■ Task brief: List every line of the entries below as a numbered list, skipping blank lines and leaving out the pictures.

■ Input rows:

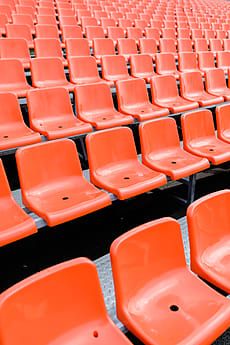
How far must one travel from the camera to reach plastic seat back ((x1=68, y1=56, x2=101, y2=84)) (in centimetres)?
173

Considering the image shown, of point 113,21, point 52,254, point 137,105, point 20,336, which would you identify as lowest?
point 52,254

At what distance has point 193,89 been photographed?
188 centimetres

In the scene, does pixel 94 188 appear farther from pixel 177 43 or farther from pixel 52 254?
pixel 177 43

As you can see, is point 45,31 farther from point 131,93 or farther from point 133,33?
point 131,93

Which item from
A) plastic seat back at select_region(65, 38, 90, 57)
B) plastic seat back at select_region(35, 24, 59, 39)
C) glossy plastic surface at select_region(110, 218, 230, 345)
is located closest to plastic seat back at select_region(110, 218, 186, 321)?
glossy plastic surface at select_region(110, 218, 230, 345)

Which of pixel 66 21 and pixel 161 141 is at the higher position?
pixel 66 21

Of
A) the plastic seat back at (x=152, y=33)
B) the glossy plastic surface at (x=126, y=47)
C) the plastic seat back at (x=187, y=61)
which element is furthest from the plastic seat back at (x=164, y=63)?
the plastic seat back at (x=152, y=33)

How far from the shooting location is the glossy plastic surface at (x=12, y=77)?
1.50 meters

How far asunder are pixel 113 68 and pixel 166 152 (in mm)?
772

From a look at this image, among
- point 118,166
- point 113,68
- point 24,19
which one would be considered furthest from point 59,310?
point 24,19

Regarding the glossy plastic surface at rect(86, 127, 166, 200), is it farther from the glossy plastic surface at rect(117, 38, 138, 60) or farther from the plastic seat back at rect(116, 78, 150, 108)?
the glossy plastic surface at rect(117, 38, 138, 60)

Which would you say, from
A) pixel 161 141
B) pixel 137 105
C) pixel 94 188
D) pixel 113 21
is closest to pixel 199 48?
pixel 113 21

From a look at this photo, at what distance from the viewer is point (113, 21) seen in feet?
9.15

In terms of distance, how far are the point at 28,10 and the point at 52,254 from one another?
223 centimetres
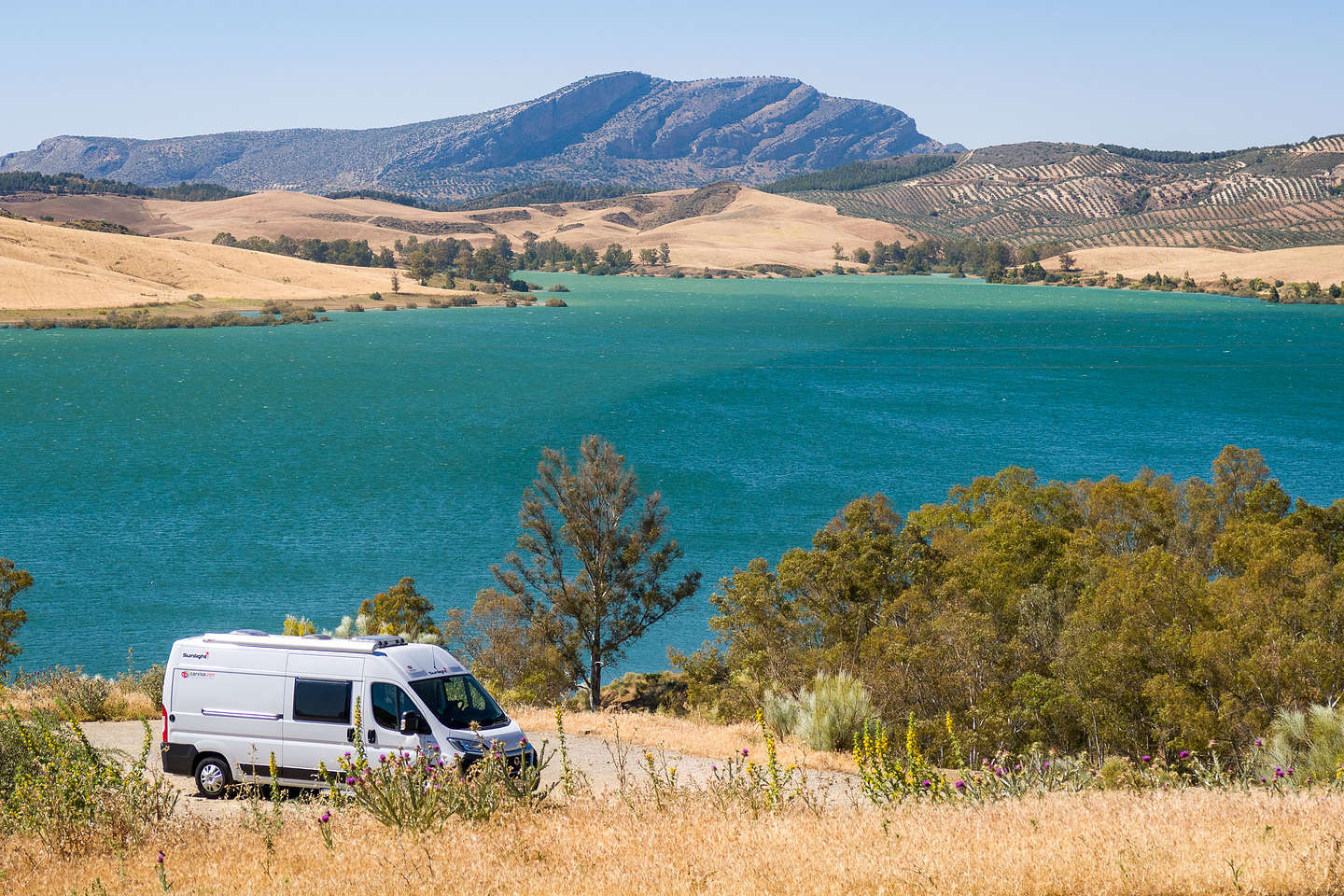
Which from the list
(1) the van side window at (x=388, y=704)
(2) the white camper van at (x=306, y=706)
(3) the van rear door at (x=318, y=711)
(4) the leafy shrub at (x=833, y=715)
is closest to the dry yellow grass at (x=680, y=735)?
(4) the leafy shrub at (x=833, y=715)

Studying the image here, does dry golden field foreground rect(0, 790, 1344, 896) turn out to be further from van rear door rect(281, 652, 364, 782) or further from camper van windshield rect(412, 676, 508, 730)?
camper van windshield rect(412, 676, 508, 730)

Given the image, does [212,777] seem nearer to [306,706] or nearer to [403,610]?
[306,706]

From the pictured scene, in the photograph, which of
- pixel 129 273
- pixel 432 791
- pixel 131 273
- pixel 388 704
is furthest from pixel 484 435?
pixel 129 273

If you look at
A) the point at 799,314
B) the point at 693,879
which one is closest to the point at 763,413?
the point at 693,879

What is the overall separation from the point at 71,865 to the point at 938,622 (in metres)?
18.6

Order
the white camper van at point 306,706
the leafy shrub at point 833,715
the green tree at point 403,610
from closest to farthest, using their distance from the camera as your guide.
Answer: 1. the white camper van at point 306,706
2. the leafy shrub at point 833,715
3. the green tree at point 403,610

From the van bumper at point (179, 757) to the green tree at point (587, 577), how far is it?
2163 cm

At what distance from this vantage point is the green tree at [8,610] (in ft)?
107

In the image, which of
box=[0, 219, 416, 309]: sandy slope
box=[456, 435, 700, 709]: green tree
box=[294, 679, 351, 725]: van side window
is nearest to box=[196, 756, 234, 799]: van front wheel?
box=[294, 679, 351, 725]: van side window

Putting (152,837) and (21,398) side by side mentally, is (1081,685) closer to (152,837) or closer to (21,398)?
(152,837)

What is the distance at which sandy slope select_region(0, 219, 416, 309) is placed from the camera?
5930 inches

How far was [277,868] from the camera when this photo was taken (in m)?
8.28

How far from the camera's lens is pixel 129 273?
6683 inches

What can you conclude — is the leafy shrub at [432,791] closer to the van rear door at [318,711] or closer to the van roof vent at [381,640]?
the van rear door at [318,711]
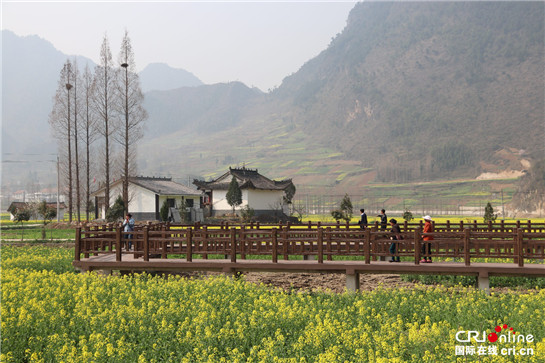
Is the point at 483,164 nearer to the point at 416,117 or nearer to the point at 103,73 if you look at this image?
the point at 416,117

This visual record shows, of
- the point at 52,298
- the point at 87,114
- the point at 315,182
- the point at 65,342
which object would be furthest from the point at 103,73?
the point at 315,182

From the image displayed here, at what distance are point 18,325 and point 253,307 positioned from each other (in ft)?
17.2

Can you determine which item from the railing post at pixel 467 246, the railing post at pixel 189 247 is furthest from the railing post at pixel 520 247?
the railing post at pixel 189 247

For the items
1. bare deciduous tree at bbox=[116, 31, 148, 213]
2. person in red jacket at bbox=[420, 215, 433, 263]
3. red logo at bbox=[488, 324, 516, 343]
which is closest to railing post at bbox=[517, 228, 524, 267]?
person in red jacket at bbox=[420, 215, 433, 263]

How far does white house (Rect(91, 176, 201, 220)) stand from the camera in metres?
53.7

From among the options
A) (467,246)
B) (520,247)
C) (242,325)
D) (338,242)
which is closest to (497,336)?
(242,325)

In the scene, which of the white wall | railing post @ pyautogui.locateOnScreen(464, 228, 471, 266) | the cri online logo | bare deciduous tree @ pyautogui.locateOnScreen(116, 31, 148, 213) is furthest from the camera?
the white wall

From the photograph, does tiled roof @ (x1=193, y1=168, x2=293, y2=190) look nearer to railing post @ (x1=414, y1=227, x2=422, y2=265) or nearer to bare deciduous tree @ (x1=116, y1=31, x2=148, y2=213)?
bare deciduous tree @ (x1=116, y1=31, x2=148, y2=213)

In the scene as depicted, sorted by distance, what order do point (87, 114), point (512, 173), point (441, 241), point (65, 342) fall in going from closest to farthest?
1. point (65, 342)
2. point (441, 241)
3. point (87, 114)
4. point (512, 173)

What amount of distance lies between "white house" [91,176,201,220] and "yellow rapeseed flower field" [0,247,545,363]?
3815cm

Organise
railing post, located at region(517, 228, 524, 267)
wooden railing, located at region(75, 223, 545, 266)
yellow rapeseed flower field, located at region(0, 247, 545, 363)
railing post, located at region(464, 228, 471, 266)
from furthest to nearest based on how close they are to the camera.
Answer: wooden railing, located at region(75, 223, 545, 266), railing post, located at region(464, 228, 471, 266), railing post, located at region(517, 228, 524, 267), yellow rapeseed flower field, located at region(0, 247, 545, 363)

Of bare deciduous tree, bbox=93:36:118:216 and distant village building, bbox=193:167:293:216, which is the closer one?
bare deciduous tree, bbox=93:36:118:216

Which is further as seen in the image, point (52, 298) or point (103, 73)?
point (103, 73)

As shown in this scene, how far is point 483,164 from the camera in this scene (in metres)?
157
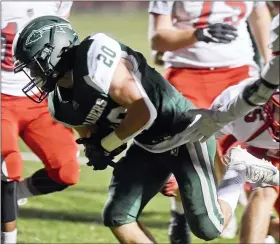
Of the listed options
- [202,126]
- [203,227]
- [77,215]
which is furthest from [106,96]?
[77,215]

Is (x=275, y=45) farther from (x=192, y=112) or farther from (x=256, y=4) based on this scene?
(x=256, y=4)

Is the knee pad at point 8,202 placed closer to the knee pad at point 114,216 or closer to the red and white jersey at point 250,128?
the knee pad at point 114,216

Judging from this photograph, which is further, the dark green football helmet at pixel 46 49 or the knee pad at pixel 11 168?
the knee pad at pixel 11 168

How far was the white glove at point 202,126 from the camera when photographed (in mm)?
3092

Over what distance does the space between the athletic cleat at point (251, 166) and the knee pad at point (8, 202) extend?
87 cm

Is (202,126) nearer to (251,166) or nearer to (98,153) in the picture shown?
(98,153)

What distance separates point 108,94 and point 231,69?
4.34 ft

■ Result:
1. How far must one travel from the camera to reach plastic seat back ((x1=68, y1=56, x2=101, y2=84)) (in centimetres)?
2. 173
3. Considering the image shown, of point 113,21, point 52,254, point 137,105, point 20,336, which would you identify as lowest?
4. point 52,254
5. At what distance has point 193,89 been photographed?
6. 188 centimetres
7. In the scene, does pixel 94 188 appear farther from pixel 177 43 or farther from pixel 52 254?
8. pixel 177 43
9. As you can see, is point 45,31 farther from point 131,93 or farther from point 133,33?
10. point 131,93
11. Which item from
12. A) plastic seat back at select_region(65, 38, 90, 57)
13. B) plastic seat back at select_region(35, 24, 59, 39)
14. C) glossy plastic surface at select_region(110, 218, 230, 345)
15. is located closest to plastic seat back at select_region(110, 218, 186, 321)?
16. glossy plastic surface at select_region(110, 218, 230, 345)
17. Which of pixel 66 21 and pixel 161 141 is at the higher position?
18. pixel 66 21
19. Of
20. A) the plastic seat back at (x=152, y=33)
21. B) the glossy plastic surface at (x=126, y=47)
22. C) the plastic seat back at (x=187, y=61)
23. which element is furthest from the plastic seat back at (x=164, y=63)?
24. the plastic seat back at (x=152, y=33)
25. How far from the shooting location is the glossy plastic surface at (x=12, y=77)?
26. 1.50 meters
27. How far asunder are pixel 113 68 and pixel 166 152 (in mm)?
28. 772
29. From a look at this image, among
30. - point 118,166
31. - point 113,68
32. - point 24,19
33. which one would be considered furthest from point 59,310?
34. point 24,19
35. Regarding the glossy plastic surface at rect(86, 127, 166, 200), is it farther from the glossy plastic surface at rect(117, 38, 138, 60) or farther from the plastic seat back at rect(116, 78, 150, 108)?
36. the glossy plastic surface at rect(117, 38, 138, 60)
37. Which would you say, from
38. A) pixel 161 141
39. B) pixel 137 105
40. C) pixel 94 188
41. D) pixel 113 21
42. is closest to pixel 199 48?
43. pixel 113 21
44. From a look at this photo, at what distance from the viewer is point (113, 21) seen in feet?
45. 9.15
46. In terms of distance, how far are the point at 28,10 and the point at 52,254 from one another?
47. 223 centimetres
48. Which from the list
49. (1) the van side window at (x=388, y=704)
50. (2) the white camper van at (x=306, y=706)
51. (3) the van rear door at (x=318, y=711)
52. (4) the leafy shrub at (x=833, y=715)
53. is closest to the dry yellow grass at (x=680, y=735)?
54. (4) the leafy shrub at (x=833, y=715)
55. Studying the image here, does dry golden field foreground rect(0, 790, 1344, 896) turn out to be further from van rear door rect(281, 652, 364, 782) or further from camper van windshield rect(412, 676, 508, 730)?
56. camper van windshield rect(412, 676, 508, 730)
57. Given the image, does [212,777] seem nearer to [306,706] or nearer to [403,610]?
58. [306,706]
59. From the pictured scene, in the photograph, which of
60. - pixel 129 273
61. - pixel 432 791
62. - pixel 131 273
63. - pixel 388 704
64. is furthest from pixel 484 435?
65. pixel 129 273
66. If you look at
67. A) the point at 799,314
68. B) the point at 693,879
69. which one is closest to the point at 763,413?
70. the point at 693,879
71. What is the overall separation from the point at 71,865 to the point at 938,622 (in metres)?
72. 18.6
73. Order
74. the white camper van at point 306,706
75. the leafy shrub at point 833,715
76. the green tree at point 403,610
77. from closest to farthest, using their distance from the camera as your guide.
78. Answer: 1. the white camper van at point 306,706
79. 2. the leafy shrub at point 833,715
80. 3. the green tree at point 403,610
81. From the van bumper at point (179, 757) to the green tree at point (587, 577), how far is it?
82. 2163 cm
83. At what distance from this vantage point is the green tree at [8,610] (in ft)?
84. 107
85. In the image, which of
86. box=[0, 219, 416, 309]: sandy slope
87. box=[456, 435, 700, 709]: green tree
88. box=[294, 679, 351, 725]: van side window
89. is nearest to box=[196, 756, 234, 799]: van front wheel?
90. box=[294, 679, 351, 725]: van side window
91. Putting (152,837) and (21,398) side by side mentally, is (1081,685) closer to (152,837) or closer to (21,398)?
92. (152,837)
93. What is the distance at which sandy slope select_region(0, 219, 416, 309) is placed from the camera?
94. 5930 inches
95. How far was [277,868] from the camera when this photo was taken (in m)?
96. 8.28
97. How far from the camera's lens is pixel 129 273?
98. 6683 inches
99. What can you conclude — is the leafy shrub at [432,791] closer to the van rear door at [318,711] or closer to the van roof vent at [381,640]?
100. the van rear door at [318,711]
101. Is the point at 483,164 nearer to the point at 416,117 or nearer to the point at 103,73 if you look at this image?
102. the point at 416,117
103. This visual record shows, of
104. - the point at 52,298
105. - the point at 87,114
106. - the point at 315,182
107. - the point at 65,342
108. which object would be furthest from the point at 103,73?
109. the point at 315,182
110. From the image displayed here, at what distance are point 18,325 and point 253,307 positioned from each other (in ft)?
111. 17.2
112. Can you determine which item from the railing post at pixel 467 246, the railing post at pixel 189 247 is furthest from the railing post at pixel 520 247?
113. the railing post at pixel 189 247
114. For the items
115. 1. bare deciduous tree at bbox=[116, 31, 148, 213]
116. 2. person in red jacket at bbox=[420, 215, 433, 263]
117. 3. red logo at bbox=[488, 324, 516, 343]
118. which is closest to railing post at bbox=[517, 228, 524, 267]?
119. person in red jacket at bbox=[420, 215, 433, 263]
120. How far does white house (Rect(91, 176, 201, 220)) stand from the camera in metres?
121. 53.7
122. From among the options
123. A) (467,246)
124. B) (520,247)
125. C) (242,325)
126. D) (338,242)
127. which is closest to (497,336)?
128. (242,325)
129. In the scene, which of the white wall | railing post @ pyautogui.locateOnScreen(464, 228, 471, 266) | the cri online logo | bare deciduous tree @ pyautogui.locateOnScreen(116, 31, 148, 213) is furthest from the camera?
130. the white wall
131. From the photograph, does tiled roof @ (x1=193, y1=168, x2=293, y2=190) look nearer to railing post @ (x1=414, y1=227, x2=422, y2=265) or nearer to bare deciduous tree @ (x1=116, y1=31, x2=148, y2=213)?
132. bare deciduous tree @ (x1=116, y1=31, x2=148, y2=213)
133. In the scene as depicted, sorted by distance, what order do point (87, 114), point (512, 173), point (441, 241), point (65, 342) fall in going from closest to farthest?
134. 1. point (65, 342)
135. 2. point (441, 241)
136. 3. point (87, 114)
137. 4. point (512, 173)
138. What amount of distance lies between "white house" [91,176,201,220] and "yellow rapeseed flower field" [0,247,545,363]?
139. 3815cm
140. Organise
141. railing post, located at region(517, 228, 524, 267)
142. wooden railing, located at region(75, 223, 545, 266)
143. yellow rapeseed flower field, located at region(0, 247, 545, 363)
144. railing post, located at region(464, 228, 471, 266)
145. from furthest to nearest based on how close they are to the camera.
146. Answer: wooden railing, located at region(75, 223, 545, 266), railing post, located at region(464, 228, 471, 266), railing post, located at region(517, 228, 524, 267), yellow rapeseed flower field, located at region(0, 247, 545, 363)
147. Of bare deciduous tree, bbox=93:36:118:216 and distant village building, bbox=193:167:293:216, which is the closer one?
148. bare deciduous tree, bbox=93:36:118:216
149. Which is further as seen in the image, point (52, 298) or point (103, 73)?
150. point (103, 73)
151. As shown in this scene, how far is point 483,164 from the camera in this scene (in metres)?
152. 157
153. Of the listed options
154. - [202,126]
155. - [203,227]
156. - [77,215]
157. which is furthest from [106,96]?
158. [77,215]
159. Is (x=275, y=45) farther from (x=192, y=112) or farther from (x=256, y=4) based on this scene?
160. (x=256, y=4)
161. Is the knee pad at point 8,202 placed closer to the knee pad at point 114,216 or closer to the red and white jersey at point 250,128?
162. the knee pad at point 114,216
163. Judging from this photograph, which is further, the dark green football helmet at pixel 46 49 or the knee pad at pixel 11 168?
164. the knee pad at pixel 11 168
165. How far was the white glove at point 202,126 from the camera when photographed (in mm)?
166. 3092
167. Over what distance does the space between the athletic cleat at point (251, 166) and the knee pad at point (8, 202) extend?
168. 87 cm
169. Is (202,126) nearer to (251,166) or nearer to (98,153) in the picture shown?
170. (98,153)
171. What distance separates point 108,94 and point 231,69?
172. 4.34 ft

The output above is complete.